■ Texto para leitura
====

Black Friday: consumidor busca mais do que desconto

Comportamento planejado, uso de canais digitais e pressão por condições de pagamento redefinem a estratégia da Black Friday para o varejo de móveis

Publicado em 9 de outubro de 2025 | 08:56 |Por: Julia Magalhães

Por mais que a Black Friday tenha se consolidado no calendário do varejo brasileiro, 2025 sinaliza uma virada de chave. Os dados projetam crescimento expressivo, mas o comportamento do consumidor e o ambiente econômico impõem novas exigências ao lojista, especialmente no setor de móveis. Mais do que alcançar grandes volumes, o desafio é compreender o que realmente motiva a compra: quais fatores pesam na decisão, em que momento ela acontece e como o consumidor chega até o ponto de venda. Entender essa lógica comportamental – e não apenas responder a ela com descontos – torna-se crucial para transformar a intenção em conversão.

Segundo a Associação Brasileira de Comércio Eletrônico (ABComm), a previsão é de movimentar R$ 13,34 bilhões – um avanço expressivo em relação aos R$ 9,38 bilhões registrados em 2024. Naquele ano, a Black Friday teve o maior faturamento desde 2020, somando e-commerce e varejo físico. O crescimento foi impulsionado pelo pagamento do décimo terceiro salário, pela maior adesão dos consumidores (44% em 2024 contra 29% em 2023) e pelo aumento da confiança nas compras digitais.

O comportamento de compra observado na última edição da Black Friday ajuda a entender o que esperar deste ano. Segundo dados da Dito CRM e do Opinion Box, 44% dos consumidores fizeram compras ao longo de todo o mês de novembro, enquanto 39% concentraram suas compras na semana da Black Friday. Apenas 10% deixaram para o dia exato e 7% compraram depois. Esse movimento consolidou o chamado “Black November” e serve de alerta: o consumidor está atento e mais planejado. Para o lojista, isso significa que o calendário promocional precisa começar antes, e a comunicação deve ser antecipada. Não basta esperar o fim do mês com um encarte de última hora – quem planeja primeiro, vende melhor.

O consumidor digital exige integração de canais

A jornada de compra também se tornou mais complexa. A predominância do ambiente digital é inegável: segundo a Opinion Box, mais da metade das compras on-line em 2024 ocorreram via celular, e esse número tende a crescer. Mas não se trata apenas de ter um site responsivo.

====

■ Tarefas a fazer
1. Responda, com base no texto sobre a Black Friday:
(a) Quanto a ABComm prevê que a data vai movimentar em 2025?
(b) Segundo a Dito CRM e o Opinion Box, que percentual dos consumidores concentrou as compras na semana da Black Friday?
(c) Segundo a Opinion Box, por qual meio ocorreram mais da metade das compras on-line em 2024?
2. Retorne, sem nenhuma alteração, o trecho do texto sobre a Black Friday que se inicia pelas palavras "A jornada de" e se encerra em "um site responsivo.".
3. Dê continuidade ao texto sobre a Black Friday no varejo de móveis a partir da última frase apresentada.

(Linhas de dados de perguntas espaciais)
====

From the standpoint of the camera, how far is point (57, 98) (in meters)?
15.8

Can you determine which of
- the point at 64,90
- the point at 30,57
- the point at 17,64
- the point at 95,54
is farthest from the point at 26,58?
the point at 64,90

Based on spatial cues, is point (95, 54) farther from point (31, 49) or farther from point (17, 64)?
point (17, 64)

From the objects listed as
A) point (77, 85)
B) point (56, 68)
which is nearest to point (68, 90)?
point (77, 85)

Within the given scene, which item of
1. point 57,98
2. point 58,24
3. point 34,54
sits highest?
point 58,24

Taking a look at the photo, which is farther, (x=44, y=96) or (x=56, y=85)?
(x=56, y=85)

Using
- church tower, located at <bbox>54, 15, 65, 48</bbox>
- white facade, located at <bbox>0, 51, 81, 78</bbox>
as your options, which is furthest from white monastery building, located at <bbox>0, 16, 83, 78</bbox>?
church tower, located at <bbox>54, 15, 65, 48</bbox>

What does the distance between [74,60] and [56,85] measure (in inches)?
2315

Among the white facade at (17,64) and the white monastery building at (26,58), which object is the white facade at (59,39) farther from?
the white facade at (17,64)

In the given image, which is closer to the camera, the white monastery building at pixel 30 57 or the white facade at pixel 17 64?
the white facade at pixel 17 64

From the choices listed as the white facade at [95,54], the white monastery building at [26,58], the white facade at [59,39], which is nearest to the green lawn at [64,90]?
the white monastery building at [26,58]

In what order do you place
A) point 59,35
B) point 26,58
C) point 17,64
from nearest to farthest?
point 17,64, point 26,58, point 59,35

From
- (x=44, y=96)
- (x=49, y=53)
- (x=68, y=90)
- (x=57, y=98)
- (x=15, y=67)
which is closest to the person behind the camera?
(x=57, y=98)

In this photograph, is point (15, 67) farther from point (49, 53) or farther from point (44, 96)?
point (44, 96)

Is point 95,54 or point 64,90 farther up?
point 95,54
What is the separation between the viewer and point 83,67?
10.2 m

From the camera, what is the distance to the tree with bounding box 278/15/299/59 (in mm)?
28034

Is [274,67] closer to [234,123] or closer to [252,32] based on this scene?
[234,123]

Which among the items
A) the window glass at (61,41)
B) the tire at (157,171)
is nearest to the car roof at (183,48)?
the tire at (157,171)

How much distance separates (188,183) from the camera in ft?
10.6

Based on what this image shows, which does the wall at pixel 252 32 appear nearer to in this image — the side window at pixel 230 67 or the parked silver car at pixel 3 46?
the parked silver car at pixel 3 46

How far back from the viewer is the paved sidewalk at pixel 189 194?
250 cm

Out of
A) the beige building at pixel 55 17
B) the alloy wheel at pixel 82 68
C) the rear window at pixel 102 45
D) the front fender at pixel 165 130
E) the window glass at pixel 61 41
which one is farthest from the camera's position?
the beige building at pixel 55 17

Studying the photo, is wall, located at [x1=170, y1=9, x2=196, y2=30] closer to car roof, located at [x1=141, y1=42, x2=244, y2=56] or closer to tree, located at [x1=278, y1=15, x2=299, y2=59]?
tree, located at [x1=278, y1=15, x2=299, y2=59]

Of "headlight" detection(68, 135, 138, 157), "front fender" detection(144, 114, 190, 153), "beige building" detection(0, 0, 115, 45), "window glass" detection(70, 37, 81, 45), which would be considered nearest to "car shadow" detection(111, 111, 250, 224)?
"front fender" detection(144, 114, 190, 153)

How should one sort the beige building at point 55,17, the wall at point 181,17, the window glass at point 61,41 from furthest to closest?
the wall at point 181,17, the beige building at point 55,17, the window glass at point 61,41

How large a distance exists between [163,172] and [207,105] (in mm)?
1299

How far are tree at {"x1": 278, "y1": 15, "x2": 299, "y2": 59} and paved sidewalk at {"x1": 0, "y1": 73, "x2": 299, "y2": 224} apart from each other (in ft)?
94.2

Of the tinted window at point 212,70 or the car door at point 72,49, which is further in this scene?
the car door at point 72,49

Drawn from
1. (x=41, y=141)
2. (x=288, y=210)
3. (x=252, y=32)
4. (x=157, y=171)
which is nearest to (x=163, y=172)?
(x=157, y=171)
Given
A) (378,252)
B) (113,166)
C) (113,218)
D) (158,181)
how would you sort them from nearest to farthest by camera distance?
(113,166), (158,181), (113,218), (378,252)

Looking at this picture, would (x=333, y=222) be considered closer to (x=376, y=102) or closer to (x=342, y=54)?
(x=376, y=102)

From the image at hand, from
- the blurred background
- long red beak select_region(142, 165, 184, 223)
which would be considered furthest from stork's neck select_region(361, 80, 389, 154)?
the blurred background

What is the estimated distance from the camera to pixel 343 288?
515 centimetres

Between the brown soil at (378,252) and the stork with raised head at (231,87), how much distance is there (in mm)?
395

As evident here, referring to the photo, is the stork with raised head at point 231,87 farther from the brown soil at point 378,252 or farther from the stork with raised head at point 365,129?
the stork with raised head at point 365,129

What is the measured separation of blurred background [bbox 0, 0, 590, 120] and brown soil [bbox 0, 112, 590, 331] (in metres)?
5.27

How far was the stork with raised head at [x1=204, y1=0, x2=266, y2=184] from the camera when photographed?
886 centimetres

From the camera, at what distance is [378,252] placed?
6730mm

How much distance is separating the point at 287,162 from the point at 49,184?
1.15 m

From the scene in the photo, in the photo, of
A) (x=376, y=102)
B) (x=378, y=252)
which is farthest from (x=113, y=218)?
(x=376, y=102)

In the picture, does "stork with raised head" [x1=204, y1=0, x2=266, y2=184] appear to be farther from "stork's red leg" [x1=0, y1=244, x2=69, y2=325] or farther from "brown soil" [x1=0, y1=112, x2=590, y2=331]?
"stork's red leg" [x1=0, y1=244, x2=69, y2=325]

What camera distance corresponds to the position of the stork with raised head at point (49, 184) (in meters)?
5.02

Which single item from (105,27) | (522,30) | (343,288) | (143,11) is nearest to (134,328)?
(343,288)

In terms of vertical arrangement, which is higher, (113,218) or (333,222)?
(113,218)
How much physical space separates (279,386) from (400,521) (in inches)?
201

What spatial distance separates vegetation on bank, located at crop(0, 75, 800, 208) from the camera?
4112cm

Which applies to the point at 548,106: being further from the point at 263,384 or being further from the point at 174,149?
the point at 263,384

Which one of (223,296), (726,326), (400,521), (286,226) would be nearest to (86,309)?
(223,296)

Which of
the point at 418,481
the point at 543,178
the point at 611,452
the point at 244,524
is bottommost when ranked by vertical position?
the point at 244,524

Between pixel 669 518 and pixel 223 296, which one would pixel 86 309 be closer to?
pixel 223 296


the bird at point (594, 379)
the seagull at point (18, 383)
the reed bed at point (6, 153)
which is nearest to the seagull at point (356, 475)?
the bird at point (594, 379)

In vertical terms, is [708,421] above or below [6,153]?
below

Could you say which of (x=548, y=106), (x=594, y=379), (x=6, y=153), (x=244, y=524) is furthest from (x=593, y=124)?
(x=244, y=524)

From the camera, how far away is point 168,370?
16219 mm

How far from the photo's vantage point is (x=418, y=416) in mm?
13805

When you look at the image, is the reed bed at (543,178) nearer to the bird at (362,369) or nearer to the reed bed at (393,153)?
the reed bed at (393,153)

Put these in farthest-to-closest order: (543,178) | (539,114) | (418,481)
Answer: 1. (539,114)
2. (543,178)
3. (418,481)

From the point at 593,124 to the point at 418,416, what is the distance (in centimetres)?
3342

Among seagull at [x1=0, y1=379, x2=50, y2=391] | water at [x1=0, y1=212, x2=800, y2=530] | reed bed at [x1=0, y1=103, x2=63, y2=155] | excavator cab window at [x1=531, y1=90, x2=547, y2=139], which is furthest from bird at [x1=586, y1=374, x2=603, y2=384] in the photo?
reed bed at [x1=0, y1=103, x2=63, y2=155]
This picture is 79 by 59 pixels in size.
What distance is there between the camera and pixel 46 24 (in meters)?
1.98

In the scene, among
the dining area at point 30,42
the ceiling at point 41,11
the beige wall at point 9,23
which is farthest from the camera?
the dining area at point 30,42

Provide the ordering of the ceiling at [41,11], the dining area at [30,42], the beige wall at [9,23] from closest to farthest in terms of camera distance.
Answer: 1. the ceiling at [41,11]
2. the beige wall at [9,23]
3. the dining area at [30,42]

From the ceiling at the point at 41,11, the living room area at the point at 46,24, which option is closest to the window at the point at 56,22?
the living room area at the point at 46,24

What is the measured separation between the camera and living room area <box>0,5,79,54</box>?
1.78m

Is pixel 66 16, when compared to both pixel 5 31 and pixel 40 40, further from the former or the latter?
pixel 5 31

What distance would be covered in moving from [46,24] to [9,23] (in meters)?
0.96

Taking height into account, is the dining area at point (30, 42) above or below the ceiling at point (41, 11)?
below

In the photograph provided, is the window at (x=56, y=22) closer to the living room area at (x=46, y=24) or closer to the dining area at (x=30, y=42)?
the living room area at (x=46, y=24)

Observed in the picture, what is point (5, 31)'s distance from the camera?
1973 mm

====

■ Respostas por tarefa
1.
(a) R$ 13,34 bilhões.
(b) 39%.
(c) Pelo celular.

2.
A jornada de compra também se tornou mais complexa. A predominância do ambiente digital é inegável: segundo a Opinion Box, mais da metade das compras on-line em 2024 ocorreram via celular, e esse número tende a crescer. Mas não se trata apenas de ter um site responsivo.

3.
O consumidor pesquisa no Google, compara preços em marketplaces, assiste à lives com ofertas e finaliza a compra no WhatsApp da loja. Essa multiplicidade de canais exige do lojista uma atuação mais coordenada, integrada e responsiva.

O e-commerce segue em expansão. De acordo com a ABComm, o setor movimentou R$ 100,5 bilhões apenas no primeiro semestre de 2025, com ticket médio de R$ 540 e mais de 41 milhões de compradores. A projeção para o segundo semestre é ainda mais otimista, impulsionada pelas datas sazonais e pela expectativa em torno de novas tecnologias de pagamento.

“O e-commerce brasileiro vive um momento de consolidação e inovação. As empresas estão investindo em experiência de compra, logística e novas tecnologias, enquanto os consumidores demonstram cada vez mais confiança no ambiente digital. Essa combinação fortalece o setor e amplia seu papel na economia nacional”, afirma o presidente da ABComm, Fernando Mansano.

Decisão de compra passa por confiança e experiência

No setor moveleiro, a decisão de compra envolve fatores que vão além do preço. Medidas, montagem, prazo, estilo e funcionalidade: tudo pesa. Para ajudar o cliente a decidir, lojistas mais atentos começam a investir em formatos interativos. O live commerce, por exemplo, ainda representa uma fatia modesta das vendas (5% em 2024), mas cresce com consistência.

Oferecer demonstrações ao vivo, tours virtuais e consultoria em tempo real é uma forma de criar conexão e reduzir incertezas. A tecnologia ajuda, mas não substitui a escuta ativa e o atendimento bem treinado.

Apesar do domínio dos canais digitais, as lojas físicas seguem relevantes. Na edição de 2024, 57% dos consumidores compraram por sites, 52% por aplicativos de lojas, 35% em lojas físicas e 31% em marketplaces, de acordo com a Opinion Box. O mesmo estudo mostrou que dois em cada três brasileiros gastaram entre R$ 101 e R$ 1.000 (63%), consolidando essa faixa como o principal patamar de consumo. Já 23% compraram entre R$ 1.001 e R$ 5.000 (22% em 2023).

Ofertas reais e operação alinhada

Para o especialista em transformação digital e experiência do cliente, Fernando Moulin, ainda há tempo para o lojista se preparar. “Quem não começou a se planejar, agora início de setembro, não é tarde. É possível trabalhar peças promocionais, alavancar o estoque e montar estratégias de comunicação que direcionam a atenção do consumidor”, afirma. Moulin destaca que o foco deve ser em ofertas reais, percebidas como vantajosas, mas sem comprometer o posicionamento da marca.

Entre as categorias mais compradas na edição promocional do ano passado, eletroeletrônicos e eletrodomésticos lideraram (48%), enquanto casa e decoração representaram 23%. No entanto, esse comportamento se insere em um contexto macroeconômico que pede cautela.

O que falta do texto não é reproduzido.